Tasks to perform >>
1) Write out everything in the patent passage on induction heating from "FIG. 2 shows" down to "are electrically conductive.".
2) In the patent passage on induction heating, what ferromagnetic material is named as suitable for spring contact applications?
3) Carry on the patent passage on induction heating from the point where it stops.

Document extract >>
* * * * * * * * *

For example, the physical properties, e.g., resilient properties of the microelectronic structures may be measured. Such empirical observations may be especially relevant for heat-treatment of microsprings of the type disclosed in U.S. Pat. No. 6,150,186. The yield strength and/or spring constant of such structures may be significantly increased by a phase change that occurs during heat treatment. Therefore, these and related physical properties of the microelectronic structures may be measured to determine whether the desired phase change has occurred. In the alternative, or in addition, the grain or crystal structure of the structures may be observed microscopically, or using a diffraction method. For applications where components of the structures are to be joined by activating a solder, braze, conductive adhesive, gold/tin eutectic alloy, or similar joining material by inductive heating of the components, the temperature obtained may be deduced by observing when the joining material is activated.
In the alternative, or in addition, very small dots or regions of any material that changes state at a defined temperature may be deposited at selected locations on the substrate and/or the plurality of microelectronic structures, prior to placing the article to be heated in the oscillating electromagnetic field. An array of dots or regions may be deposited, wherein each dot or region will change state at a different defined temperature. The dots or regions may then be observed during or after the article is heated in the electromagnetic field, to determine the temperature across the article. A wide variety of materials may be used for depositing in the dots or regions. For example, heat-indicating paints may be used. For further example, dots of solder paste that are activated at a defined temperature may be used. One skilled in the art may identify a wide variety of suitable materials for temperature indicating purposes.
At step 20, the article is removed from the oscillating electromagnetic field. This may be accomplished, for example, by powering off the field generating circuit, or by physically removing the article from the field coil. At step 22, the article is then cooled to an ambient temperature, completing the process cycle of method 20. Because of the small mass of the microelectronic structures, cooling may be accomplished very quickly, if desired.
FIG. 2 shows a perspective view of an exemplary article 30 that may be processed using method 10. Article 30 may comprise an interposer or contactor for contacting a semiconductor wafer, a semiconductor wafer, or any other component comprised of a generally non-metallic substrate 34 with a plurality of microelectronic structures 32 attached to at least one surface of the substrate. The microelectronic structures 32 are electrically conductive.
Preferably, at least a portion or component of each microelectronic structure is made up of a ferromagnetic material thereby enhancing the selectivity with which each structure may be heated. For example, one suitable ferromagnetic material for spring contact applications is a nickel-cobalt alloy. Ferromagnetic materials can be selectively heated using an oscillating electromagnetic field because the field will couple to the magnetic dipoles in the ferromagnetic material and induce oscillation of the dipoles, thereby heating the material. In addition, the ferromagnetic material, also being electrically conductive, will be inductively heated by induced electric currents in the usual manner. The oscillating electromagnetic field can be tuned to achieve a maximal degree of magnetic coupling with the ferromagnetic material, so that heating of the material is mainly caused by magnetic coupling, instead of by inductive heating. Tuning the field in this manner achieves selective heating of ferromagnetic materials, even when adjacent to other electrically conductive by non-ferromagnetic materials. Non-ferromagnetic, electrically conductive materials (for example, copper, silver, or gold) in the microelectronic structure 32 will be heated primarily by induction of electric current.

* * * * * * * * *

Dataset extract >>
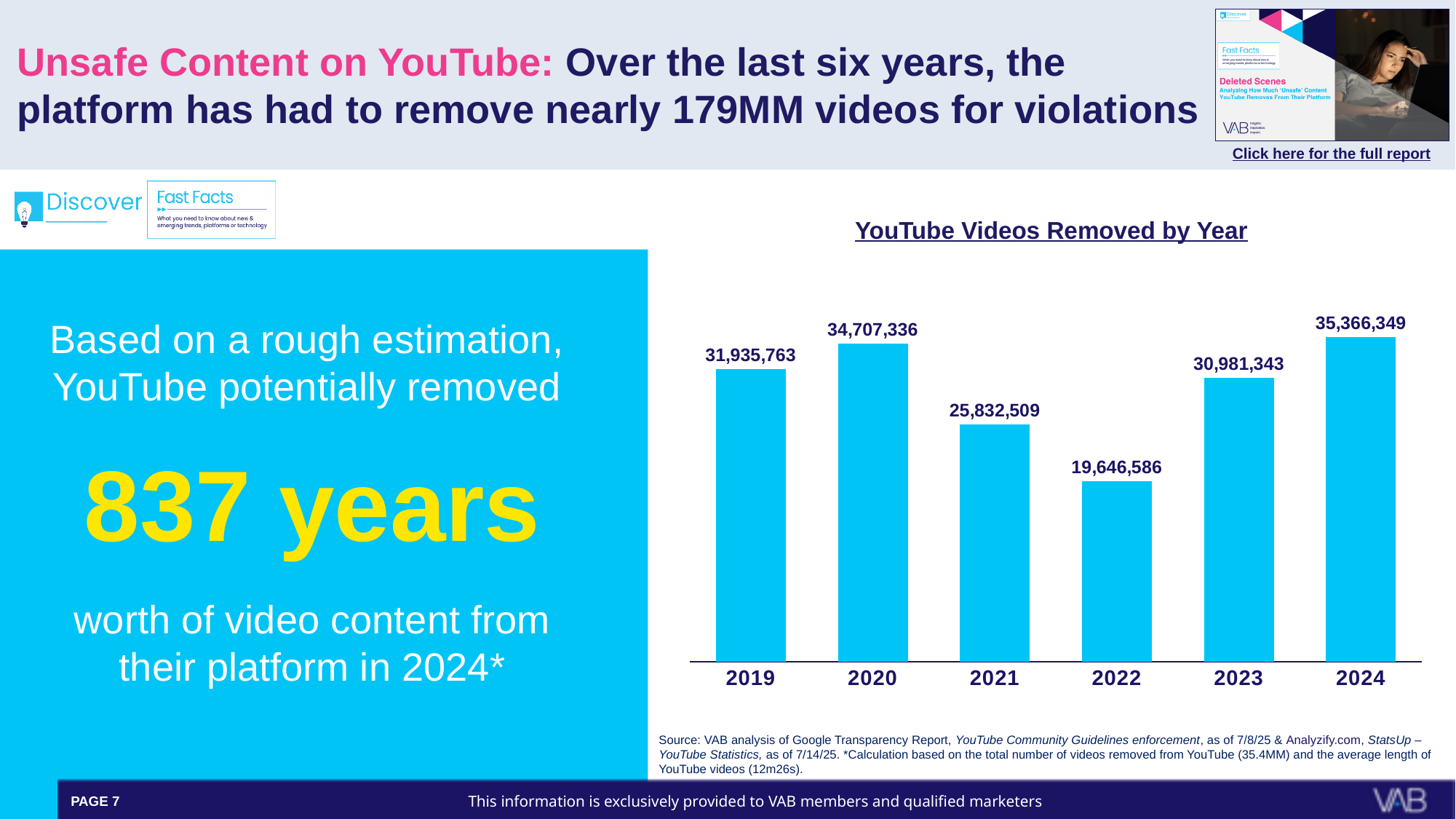
Do the values rise or fall from 2022 to 2024? Rise Which year has the highest number of videos removed? 2024 How many videos were removed from YouTube in 2022 according to the chart? 19,646,586 What value does the chart show for 2024? 35,366,349 How many years are shown on the chart? 6 Which year had more videos removed, 2019 or 2023? 2019 What is the title of the chart? YouTube Videos Removed by Year What is the difference between the number of videos removed in 2024 and in 2023? 4,385,006 What type of chart is used to show YouTube videos removed by year? Bar chart How many more videos were removed in 2021 than in 2022? 6,185,923 Which year has the lowest number of videos removed? 2022 What is the number of YouTube videos removed in 2020? 34,707,336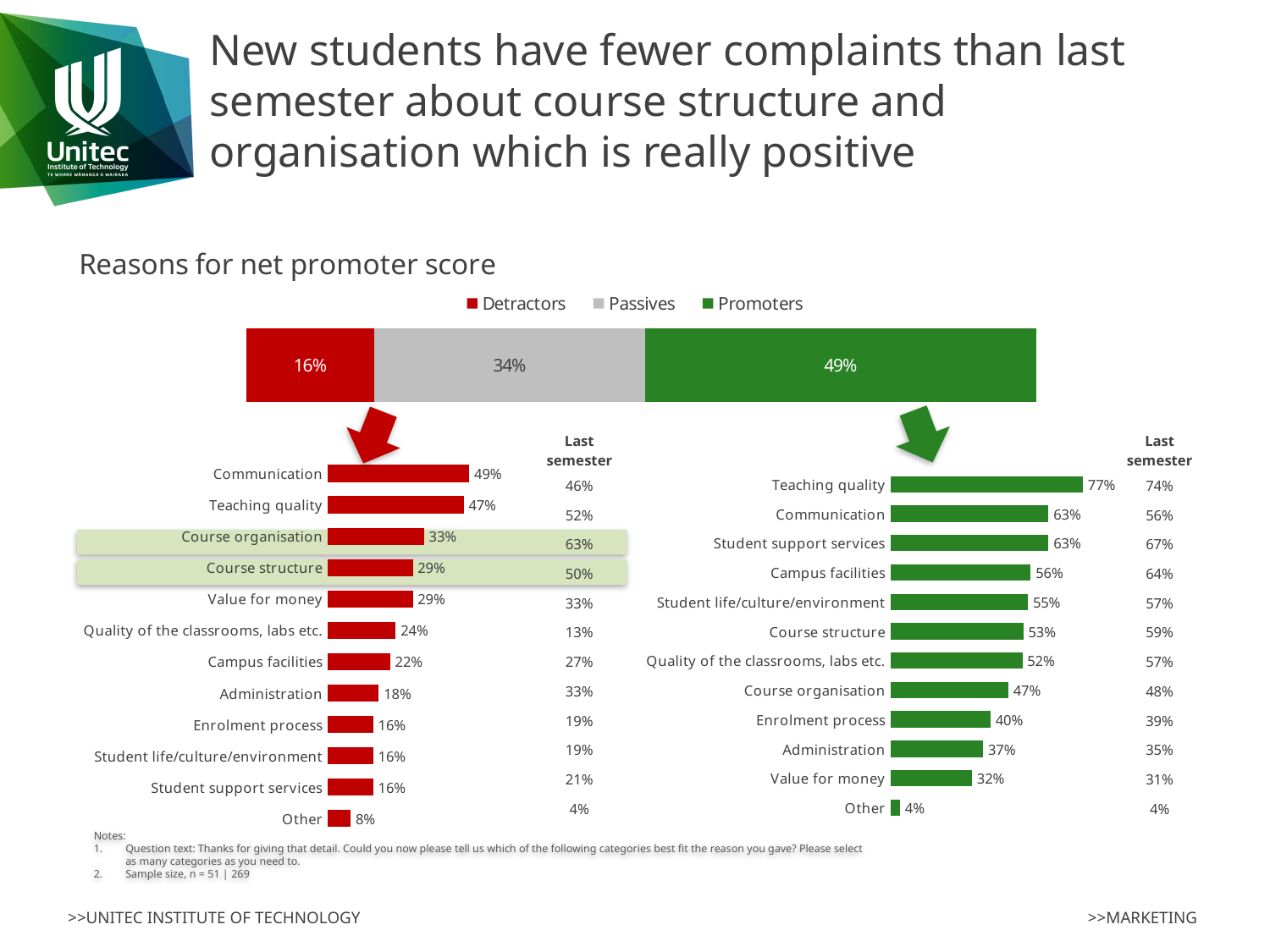
In the green bar chart on the right (Promoters), what is the value for Teaching quality? 77% In the red bar chart on the left (Detractors), what is the difference between Communication and Teaching quality? 2% What type of chart is the green chart on the right (Promoters)? Bar chart In the red bar chart on the left (Detractors), what is the value for Course organisation? 33% In the green bar chart on the right (Promoters), what is the difference between Teaching quality and Value for money? 45% How many categories are shown in the red bar chart on the left (Detractors)? 12 In the top stacked bar chart, what percentage are Passives? 34% In the red bar chart on the left (Detractors), which category has the highest value? Communication How many series does the legend of the top stacked bar chart list? 3 In the red bar chart on the left (Detractors), which category has the lowest value? Other In the top stacked bar chart, what percentage are Promoters? 49% In the green bar chart on the right (Promoters), which is larger, Campus facilities or Course organisation? Campus facilities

* * * * * * * * *

Set of answers >>
1)
FIG. 2 shows a perspective view of an exemplary article 30 that may be processed using method 10. Article 30 may comprise an interposer or contactor for contacting a semiconductor wafer, a semiconductor wafer, or any other component comprised of a generally non-metallic substrate 34 with a plurality of microelectronic structures 32 attached to at least one surface of the substrate. The microelectronic structures 32 are electrically conductive.

2) A nickel-cobalt alloy.

3)
As shown in FIG. 2, the mass and size of each microelectronic structure, and of the plurality of structures 32 as a whole, are typically small relative to the mass and size of the non-metallic substrate 34. Substrate 34 may be comprised primarily of various non-metallic materials, such as ceramic or organic polymer materials. It may further comprise a relatively small amount of metallic materials, such as a thin metallic layer. The substrate may be provided with various other features, such as holes, recesses, protrusions, or walls, without departing from the scope of the invention. In addition, the substrate need not have a primarily planar shape as shown in FIG. 2.
FIG. 3 shows an enlarged view of the substrate 34 and exemplary individual microelectronic resilient spring contacts, such as contact 36, comprising the plurality of microelectronic structures 32. Contact 32 comprises a shaped soft wire core, such as a gold wire core, ball-bonded to substrate 34 and coated with a relatively thick layer of resilient material, such as a NI—Co alloy. Structures 32 may include any type of microelectronic structure, and are not limited to structures of the type shown in FIG. 3. For example, structures 32 may comprise components that are deposited by a method such as electroplating, electroless plating, chemical vapor deposition, physical vapor deposition, or any other suitable method, into patterns defined by application of suitable masking layers. Furthermore, substrate 34 may comprise additional features, such as a layer of heat-indicating paint 38 or layer of conductive material 39, such as a shorting layer.
FIG. 4 shows an exemplary electromagnetic field generating circuit 40 using parallel plate field coils 42a, 42b. It should be appreciated that “coil” is not used in a geometrically limiting sense, but rather to describe the component of a field generating circuit from which the electromagnetic field used for the inductive heating application emanates. In circuit 40, the coils are substantially planar plates 42a, 42b that are oriented parallel to and spaced apart from one another, and do not resemble a coiled or helical shape in any respect. Nevertheless any shape may be used, including helical. The oscillating electromagnetic field is generated between the coils 42a, 42b. Coils 42a, 42b comprise solid plates of a conductive, non-magnetic material, such as copper. In the alternative, coils 42a, 42b are provided with an internal cavity, or with internal or external conduits, through which a coolant, such as water, may be circulated to cool the coils during operation of circuit 40. Each coil 42a, 42b is connected to an output of a generator apparatus 44 for generating and controlling the electrical current that drives the coils 42a, 42b. Suitable apparatus for driving coils 42a, 42b are known in the art and are commercially available.
In an embodiment of the invention, the article 30 to be processed is placed between the coils 42a, 42b, and may be positioned so that microelectronic structures on any given surface of the article 30 will be exposed to generally the same intensity of electromagnetic field. Preferably, the edges of the coils 42a, 42b extend beyond the periphery of the article 30, so that fringe effects of the coils may be ignored. The article is supported by a support 46 that is preferably non-metallic and non-magnetic, and will not be heated by operation of the oscillating electromagnetic field between coils 42a, 42b. Unlike prior art method for inductive heating of primarily non-metallic articles, heating of the support 46 typically is not desirable. The support 46 may comprise a conveyor, such as a belt conveyor, or a stationary support.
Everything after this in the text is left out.